Melhores exemplos do “boom” da obesidade, os Estados Unidos (EUA) e México possuem, respectivamente 41,9% e 36,8% de suas populações adultas nessa condição. No caso dos EUA, 9,2% com obesidade grave e 14,8% com diabetes, o que explica os dois milhões de cirurgias bariátricas e metabólicas no país, de 2011 a 2020, com o recorde em 2019: 256 mil.
Apesar de ter metade (20,3% em 2019) da proporção de obesos dos EUA, o Brasil contabiliza 13,6 milhões de pessoas com obesidade grave, consideradas “elegíveis” para cirurgias bariáticas. Por isso, as 424,6 mil cirurgias bariátricas no período 2011/18 são consideradas quantidade muito abaixo do necessário pela “indústria das bariátricas” para atender o “mercado” da obesidade.
E é a lógica de mercado, justamente, que mais contribui para dificultar a redução das pandemias da obesidade, diabetes, pobreza e fome, porque transforma tudo em mercadoria – no caso da parcela da população com mais peso – ou muito mais – do que o máximo aceitável (29 kg/m2) pelo critério do IMC, há enorme esforço de normalização dessa condição: números extra-grande de roupas, espaços maiores em poltronas de avião, modelos “plus size” em publicidade etc., etc.
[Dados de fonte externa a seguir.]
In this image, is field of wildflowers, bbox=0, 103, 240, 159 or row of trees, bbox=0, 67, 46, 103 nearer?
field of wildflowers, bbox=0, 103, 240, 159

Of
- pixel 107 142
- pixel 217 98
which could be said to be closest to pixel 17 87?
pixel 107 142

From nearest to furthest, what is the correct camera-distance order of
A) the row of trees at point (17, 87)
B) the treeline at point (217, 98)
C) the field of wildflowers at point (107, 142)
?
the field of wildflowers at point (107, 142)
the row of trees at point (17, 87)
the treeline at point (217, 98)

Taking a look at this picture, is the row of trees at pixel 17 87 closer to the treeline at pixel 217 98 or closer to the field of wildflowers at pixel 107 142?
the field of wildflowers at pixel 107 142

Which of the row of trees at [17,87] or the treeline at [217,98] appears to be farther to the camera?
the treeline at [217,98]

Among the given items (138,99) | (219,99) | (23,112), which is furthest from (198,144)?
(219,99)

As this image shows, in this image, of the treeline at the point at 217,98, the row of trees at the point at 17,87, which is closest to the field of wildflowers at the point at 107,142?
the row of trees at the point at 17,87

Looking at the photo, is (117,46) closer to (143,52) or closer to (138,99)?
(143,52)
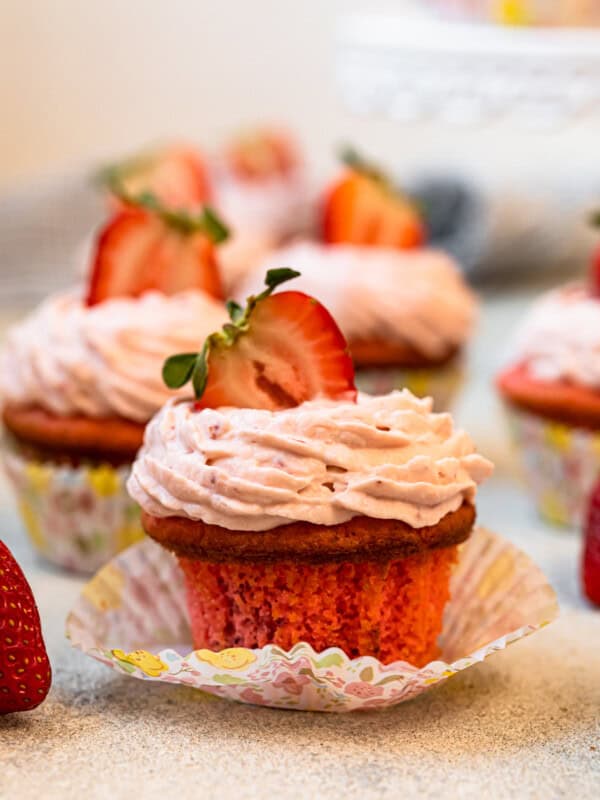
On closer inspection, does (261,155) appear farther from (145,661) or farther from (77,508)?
(145,661)

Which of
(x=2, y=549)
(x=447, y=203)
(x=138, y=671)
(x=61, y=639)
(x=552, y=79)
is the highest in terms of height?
(x=552, y=79)

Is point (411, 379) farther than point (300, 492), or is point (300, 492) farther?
point (411, 379)

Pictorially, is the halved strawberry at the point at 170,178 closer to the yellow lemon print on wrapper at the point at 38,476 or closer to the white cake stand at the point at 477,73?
the white cake stand at the point at 477,73

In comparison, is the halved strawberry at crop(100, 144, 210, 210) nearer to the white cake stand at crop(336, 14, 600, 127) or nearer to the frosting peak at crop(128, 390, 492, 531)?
the white cake stand at crop(336, 14, 600, 127)

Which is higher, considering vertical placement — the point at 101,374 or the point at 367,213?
the point at 101,374

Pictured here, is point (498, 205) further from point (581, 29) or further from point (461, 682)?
point (461, 682)

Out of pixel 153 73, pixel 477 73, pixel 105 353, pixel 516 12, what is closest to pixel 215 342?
pixel 105 353

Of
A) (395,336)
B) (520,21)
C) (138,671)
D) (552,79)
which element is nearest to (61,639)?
(138,671)
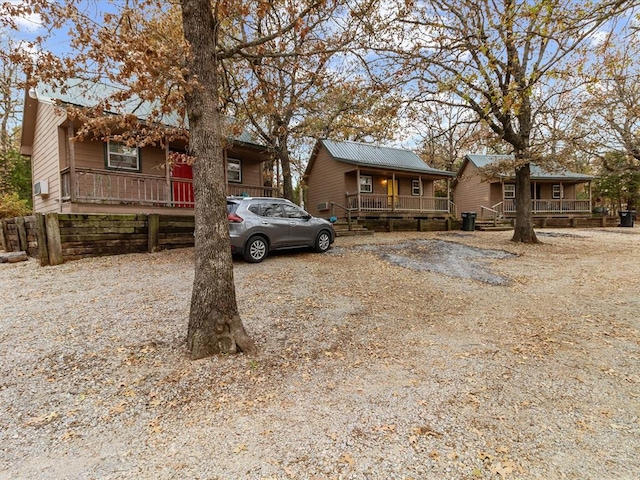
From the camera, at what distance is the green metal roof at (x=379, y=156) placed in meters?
19.9

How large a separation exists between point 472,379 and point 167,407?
290 cm

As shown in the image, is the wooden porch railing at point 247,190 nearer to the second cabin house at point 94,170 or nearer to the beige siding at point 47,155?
the second cabin house at point 94,170

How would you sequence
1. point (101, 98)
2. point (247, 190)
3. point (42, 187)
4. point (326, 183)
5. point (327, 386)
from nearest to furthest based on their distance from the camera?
point (327, 386)
point (101, 98)
point (42, 187)
point (247, 190)
point (326, 183)

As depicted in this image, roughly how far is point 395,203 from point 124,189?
1398 cm

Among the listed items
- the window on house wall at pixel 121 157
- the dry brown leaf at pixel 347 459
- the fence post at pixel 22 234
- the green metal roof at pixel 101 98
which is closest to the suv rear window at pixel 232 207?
the green metal roof at pixel 101 98

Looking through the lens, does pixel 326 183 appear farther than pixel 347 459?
Yes

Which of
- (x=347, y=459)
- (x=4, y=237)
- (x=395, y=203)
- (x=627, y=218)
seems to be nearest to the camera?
(x=347, y=459)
O debate sobre “gordofobia” ganhou a mídia, sem espaço para o contraditório: obesidade é grave problema de saúde pública; obesidade infantil e adolescente é mais grave ainda; e os elevados custos do tratamento de problemas decorrentes da obesidade impactam negativamente o sistema de saúde. Com três datas mundiais alusivas à obesidade (11 de outubro, 12 de novembro e 4 de março), diferentes enfoques – e interesses econômicos – para lidar com a pandemia, e as quantidades de pessoas obesas somente aumentando, pode-se concluir que a população mundial caminha para ponto irreversível da obesidade, talvez até antes de 2050.
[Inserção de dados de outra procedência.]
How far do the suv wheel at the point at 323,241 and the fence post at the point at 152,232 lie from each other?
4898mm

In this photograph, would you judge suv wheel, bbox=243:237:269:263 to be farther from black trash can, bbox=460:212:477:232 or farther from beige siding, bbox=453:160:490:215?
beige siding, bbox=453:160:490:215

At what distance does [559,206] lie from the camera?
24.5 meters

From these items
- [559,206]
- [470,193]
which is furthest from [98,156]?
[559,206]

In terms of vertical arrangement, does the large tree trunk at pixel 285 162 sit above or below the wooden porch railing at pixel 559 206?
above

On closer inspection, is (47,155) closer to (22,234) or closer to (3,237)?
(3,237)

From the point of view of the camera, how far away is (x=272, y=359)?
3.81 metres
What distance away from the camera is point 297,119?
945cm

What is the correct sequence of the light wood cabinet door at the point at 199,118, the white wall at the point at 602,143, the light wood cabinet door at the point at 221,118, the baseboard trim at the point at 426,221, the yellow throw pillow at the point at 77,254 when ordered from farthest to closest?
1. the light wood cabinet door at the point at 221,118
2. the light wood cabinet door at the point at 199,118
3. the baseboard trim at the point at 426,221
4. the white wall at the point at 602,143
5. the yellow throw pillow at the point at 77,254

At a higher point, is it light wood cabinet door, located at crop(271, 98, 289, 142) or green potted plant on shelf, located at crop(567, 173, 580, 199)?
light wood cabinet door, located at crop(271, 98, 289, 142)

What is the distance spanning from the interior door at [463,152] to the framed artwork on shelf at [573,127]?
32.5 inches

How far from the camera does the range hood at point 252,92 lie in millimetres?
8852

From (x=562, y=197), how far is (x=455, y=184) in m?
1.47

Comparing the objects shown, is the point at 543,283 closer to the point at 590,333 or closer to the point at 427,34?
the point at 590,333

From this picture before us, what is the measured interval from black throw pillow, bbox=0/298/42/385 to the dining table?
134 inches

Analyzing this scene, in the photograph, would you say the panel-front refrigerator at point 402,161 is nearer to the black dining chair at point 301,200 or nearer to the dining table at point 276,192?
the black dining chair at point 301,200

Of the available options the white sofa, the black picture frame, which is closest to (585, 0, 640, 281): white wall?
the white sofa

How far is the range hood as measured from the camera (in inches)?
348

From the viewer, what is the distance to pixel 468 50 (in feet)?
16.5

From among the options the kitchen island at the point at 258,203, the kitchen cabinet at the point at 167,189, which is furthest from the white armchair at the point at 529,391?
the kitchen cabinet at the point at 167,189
Há ainda o aspecto político da pandemia da obesidade, expresso pela diferença entre a demanda aparente e a demanda reprimida de alimentos no mundo. As projeções de oferta e demanda de alimentos para oito bilhões de pessoas (população esperada em 15 de novembro de 2022), não consideram o um bilhão que come por três bilhões. Talvez porque esse consumo adicional seja “compensado” pelo consumo insuficiente da parcela de 1,8 bilhão de pessoas no mundo que ganham até US$3,65 por dia, na qual estão os 700 milhões que ganham menos de US$2,15 por dia. Quanto maior a demanda real por alimentos, maior a pressão sobre os preços, e qualquer centavo a mais, para quem ganha tão pouco, é a diferença entre comer ou não comer.
Prova dessa relação é o que ocorreu no Brasil em 2014 – quando o país alcançou o pleno emprego, com nível inédito de poder aquisitivo da população, e saiu do Mapa da Fome –, e a partir de 2019, com o aumento do desemprego e a redução dos salários, resultando em enorme quantidade de pessoas empobrecidas e no ressurgimento da fome em grande escala, atingindo hoje 33 milhões de pessoas diretamente, e quantidade muito maior com insegurança alimentar.